• U.S.

Science: Truer Compass

3 minute read
TIME

The compass—oldest known navigating instrument—has been revolutionized. Last week Bendix Aviation Corp. announced a new automatic compass that makes the old magnetic needle* look as obsolete as a warrior’s spear. The new “gyro flux gate” compass, designed especially for aircraft, is already at work guiding United Nations flyers unerringly to their targets.

For navigators, the traditional magnetic compass has the defect of being too crude. Despite modern refinements, it is still essentially a magnetized needle kept pointed north by the earth’s magnetic field. It must be corrected constantly by tricky calculations, because of 1) interfering magnetic fields from surrounding metallic objects, and 2) geographical variations in the earth’s magnetic field, some of which result from the fact that the magnetic poles are not the earth’s true poles.

The newer gyro compass (about thirty years old), which uses a gyroscope that tends to seek the North Pole, is an improvement for sea navigation. But its bulk and the quick, violent turns of airplane flight make the gyro compass impractical in the air. Plane movements also raise hob with a magnetic compass.

A Different Matter. The gyro flux gate compass, on which Bendix engineers worked seven years, is based on an entirely different principle. Exactly how it works is still a military secret (at least one of the instruments has fallen into Axis hands, but its inventors believe it will take Axis scientists years to figure it out). Its basic parts are a triangular set of coils and a gyroscope. The function of the gyroscope (which spins at 10,000 revolutions a minute) is simply to keep the instrument level during a plane’s turns and lunges. The coils, which replace the needle in the old compass, pick up currents from the earth’s magnetic field. This energy is converted into tiny electrical impulses, then amplified to turn a hand on a dial, showing the navigator the plane’s direction. Inside this dial are mechanisms that automatically correct errors resulting from magnetic interference and variations. There is less interference from ship metal or electrical apparatus than in the magnetic compass, because the pickup coils need not be in the navigator’s cabin, can be installed where they will not be affected by the ship’s bomb load or armor.

The result, according to a Bendix spokesman: “The new compass will not go off its reading when the plane dives or climbs rapidly ; it will not lag or overshoot during a turn, and it will not oscillate or hunt back and forth in rough weather.” It is also usable in regions where a magnetic compass breaks down completely—near the North & South Poles.
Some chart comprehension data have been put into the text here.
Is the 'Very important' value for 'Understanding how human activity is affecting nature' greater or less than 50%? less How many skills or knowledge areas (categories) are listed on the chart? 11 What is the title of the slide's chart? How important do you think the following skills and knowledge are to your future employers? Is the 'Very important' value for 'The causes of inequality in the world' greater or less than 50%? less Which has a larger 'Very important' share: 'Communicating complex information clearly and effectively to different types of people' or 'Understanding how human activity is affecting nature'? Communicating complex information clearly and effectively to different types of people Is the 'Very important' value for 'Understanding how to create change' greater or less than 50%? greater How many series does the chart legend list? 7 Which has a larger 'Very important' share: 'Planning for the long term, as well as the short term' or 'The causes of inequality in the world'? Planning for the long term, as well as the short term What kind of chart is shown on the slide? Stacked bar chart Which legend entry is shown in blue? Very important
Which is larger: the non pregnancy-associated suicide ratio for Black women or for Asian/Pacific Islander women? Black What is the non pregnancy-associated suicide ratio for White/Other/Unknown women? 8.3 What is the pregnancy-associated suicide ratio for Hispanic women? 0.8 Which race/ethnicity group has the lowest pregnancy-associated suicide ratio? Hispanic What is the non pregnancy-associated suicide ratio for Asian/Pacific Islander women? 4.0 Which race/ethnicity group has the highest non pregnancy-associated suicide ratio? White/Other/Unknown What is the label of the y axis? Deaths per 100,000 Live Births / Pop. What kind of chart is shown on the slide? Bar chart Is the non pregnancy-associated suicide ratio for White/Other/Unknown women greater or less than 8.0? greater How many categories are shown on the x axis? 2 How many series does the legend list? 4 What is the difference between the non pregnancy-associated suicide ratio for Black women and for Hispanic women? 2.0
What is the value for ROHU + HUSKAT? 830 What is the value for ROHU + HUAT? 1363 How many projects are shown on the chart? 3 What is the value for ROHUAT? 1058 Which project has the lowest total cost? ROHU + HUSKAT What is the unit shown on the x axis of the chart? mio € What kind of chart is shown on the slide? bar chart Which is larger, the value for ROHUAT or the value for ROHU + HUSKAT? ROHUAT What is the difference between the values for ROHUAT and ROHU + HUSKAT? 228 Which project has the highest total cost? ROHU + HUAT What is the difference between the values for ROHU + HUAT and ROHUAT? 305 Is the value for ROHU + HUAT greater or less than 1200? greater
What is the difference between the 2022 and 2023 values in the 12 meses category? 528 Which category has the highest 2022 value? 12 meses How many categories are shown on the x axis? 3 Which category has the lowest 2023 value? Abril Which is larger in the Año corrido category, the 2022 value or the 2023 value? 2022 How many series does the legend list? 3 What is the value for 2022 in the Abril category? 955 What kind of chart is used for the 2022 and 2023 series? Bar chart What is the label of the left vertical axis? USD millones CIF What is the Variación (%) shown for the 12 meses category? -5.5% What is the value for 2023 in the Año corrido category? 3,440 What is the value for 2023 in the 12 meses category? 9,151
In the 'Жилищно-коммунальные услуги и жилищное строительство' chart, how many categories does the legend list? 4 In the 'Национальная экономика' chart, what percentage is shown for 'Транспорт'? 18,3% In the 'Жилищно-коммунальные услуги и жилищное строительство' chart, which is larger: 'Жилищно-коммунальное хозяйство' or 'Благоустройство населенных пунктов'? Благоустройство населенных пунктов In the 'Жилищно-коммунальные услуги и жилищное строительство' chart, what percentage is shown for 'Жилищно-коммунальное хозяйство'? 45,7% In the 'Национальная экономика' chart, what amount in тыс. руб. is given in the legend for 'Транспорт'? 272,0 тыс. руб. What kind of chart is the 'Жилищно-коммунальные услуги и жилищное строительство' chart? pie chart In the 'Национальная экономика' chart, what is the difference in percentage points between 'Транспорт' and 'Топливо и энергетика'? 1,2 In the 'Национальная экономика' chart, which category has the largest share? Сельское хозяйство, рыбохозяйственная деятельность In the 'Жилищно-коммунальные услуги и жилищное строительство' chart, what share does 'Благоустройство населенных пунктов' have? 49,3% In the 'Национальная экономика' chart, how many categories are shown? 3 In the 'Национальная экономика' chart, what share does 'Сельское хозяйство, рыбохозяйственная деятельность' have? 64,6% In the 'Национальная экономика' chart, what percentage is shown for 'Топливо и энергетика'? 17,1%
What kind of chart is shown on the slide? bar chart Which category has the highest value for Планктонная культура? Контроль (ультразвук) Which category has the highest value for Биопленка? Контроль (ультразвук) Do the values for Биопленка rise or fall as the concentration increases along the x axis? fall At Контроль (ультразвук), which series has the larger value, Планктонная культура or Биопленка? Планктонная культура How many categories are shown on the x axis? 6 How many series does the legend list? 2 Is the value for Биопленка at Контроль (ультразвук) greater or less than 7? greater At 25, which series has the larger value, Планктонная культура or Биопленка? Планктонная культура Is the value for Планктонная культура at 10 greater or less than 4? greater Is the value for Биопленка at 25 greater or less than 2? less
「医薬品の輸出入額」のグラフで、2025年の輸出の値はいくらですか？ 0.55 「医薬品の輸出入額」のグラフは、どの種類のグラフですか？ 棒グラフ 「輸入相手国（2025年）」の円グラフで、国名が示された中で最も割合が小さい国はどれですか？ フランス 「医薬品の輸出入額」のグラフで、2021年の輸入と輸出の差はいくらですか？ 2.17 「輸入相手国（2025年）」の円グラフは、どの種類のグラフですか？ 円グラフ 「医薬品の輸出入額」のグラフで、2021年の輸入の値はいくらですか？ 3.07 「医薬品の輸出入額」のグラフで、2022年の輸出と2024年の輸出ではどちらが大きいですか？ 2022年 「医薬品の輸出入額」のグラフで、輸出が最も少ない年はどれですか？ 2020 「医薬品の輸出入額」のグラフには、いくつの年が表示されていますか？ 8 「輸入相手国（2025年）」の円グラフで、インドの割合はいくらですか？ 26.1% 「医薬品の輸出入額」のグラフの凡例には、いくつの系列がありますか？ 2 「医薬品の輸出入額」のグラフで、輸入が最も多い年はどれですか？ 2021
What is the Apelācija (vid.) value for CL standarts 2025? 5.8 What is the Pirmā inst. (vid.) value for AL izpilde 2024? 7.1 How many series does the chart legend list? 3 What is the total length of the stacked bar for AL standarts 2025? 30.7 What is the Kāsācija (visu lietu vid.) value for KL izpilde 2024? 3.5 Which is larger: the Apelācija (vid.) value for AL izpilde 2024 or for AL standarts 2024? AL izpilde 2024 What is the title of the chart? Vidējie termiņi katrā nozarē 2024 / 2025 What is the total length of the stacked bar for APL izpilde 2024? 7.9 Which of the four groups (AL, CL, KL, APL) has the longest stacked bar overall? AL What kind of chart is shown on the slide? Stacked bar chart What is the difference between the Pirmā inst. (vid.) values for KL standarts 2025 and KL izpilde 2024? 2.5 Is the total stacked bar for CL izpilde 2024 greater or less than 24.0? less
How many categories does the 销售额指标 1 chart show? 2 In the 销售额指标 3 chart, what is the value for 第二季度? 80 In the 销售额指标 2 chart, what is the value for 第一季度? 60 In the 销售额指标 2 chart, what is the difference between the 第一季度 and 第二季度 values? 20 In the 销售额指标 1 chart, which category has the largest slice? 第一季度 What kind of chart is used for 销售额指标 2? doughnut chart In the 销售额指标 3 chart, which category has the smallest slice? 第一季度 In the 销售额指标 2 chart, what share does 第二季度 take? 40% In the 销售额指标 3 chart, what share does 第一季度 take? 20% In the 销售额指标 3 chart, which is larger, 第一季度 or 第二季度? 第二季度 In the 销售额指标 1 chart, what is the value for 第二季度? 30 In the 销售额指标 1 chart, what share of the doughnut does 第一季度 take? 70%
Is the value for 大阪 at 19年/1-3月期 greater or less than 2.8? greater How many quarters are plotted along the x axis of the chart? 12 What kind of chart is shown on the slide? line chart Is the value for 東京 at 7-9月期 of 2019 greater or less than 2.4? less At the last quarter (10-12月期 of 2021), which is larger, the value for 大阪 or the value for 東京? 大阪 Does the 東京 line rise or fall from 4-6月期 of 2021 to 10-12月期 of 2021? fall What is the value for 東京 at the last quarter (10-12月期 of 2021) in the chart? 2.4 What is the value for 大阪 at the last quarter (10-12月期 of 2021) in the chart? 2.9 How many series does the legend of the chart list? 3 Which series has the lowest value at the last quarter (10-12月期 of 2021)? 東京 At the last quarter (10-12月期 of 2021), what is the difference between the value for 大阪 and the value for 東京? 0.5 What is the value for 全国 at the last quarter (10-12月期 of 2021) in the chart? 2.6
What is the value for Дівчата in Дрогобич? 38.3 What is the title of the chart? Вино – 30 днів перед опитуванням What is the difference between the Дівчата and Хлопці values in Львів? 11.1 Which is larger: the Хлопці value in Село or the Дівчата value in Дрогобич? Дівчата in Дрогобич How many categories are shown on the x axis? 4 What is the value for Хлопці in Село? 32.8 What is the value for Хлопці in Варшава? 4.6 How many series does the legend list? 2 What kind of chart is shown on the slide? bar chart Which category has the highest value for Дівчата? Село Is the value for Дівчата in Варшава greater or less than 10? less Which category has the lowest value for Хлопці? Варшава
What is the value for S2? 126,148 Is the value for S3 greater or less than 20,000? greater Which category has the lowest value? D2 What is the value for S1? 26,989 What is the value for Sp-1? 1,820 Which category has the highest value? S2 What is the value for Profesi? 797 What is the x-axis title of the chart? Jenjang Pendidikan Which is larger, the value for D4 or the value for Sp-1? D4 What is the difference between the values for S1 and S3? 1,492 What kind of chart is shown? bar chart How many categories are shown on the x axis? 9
Because of the weak magnetic currents there, a magnetic compass is useless within 1,200 miles of either Pole; the new compass, much more sensitive, works as close as 300 miles.

*According to Chinese claims the first use of a magnetic compass was by Chinese Emperor Hwang-ti in a battle in 2364 B.C. To guide his warriors through an enemy fog screen, he mounted on a cart a magnetized figure which steadily pointed south. But the real origin of the compass and its first use is uncertain.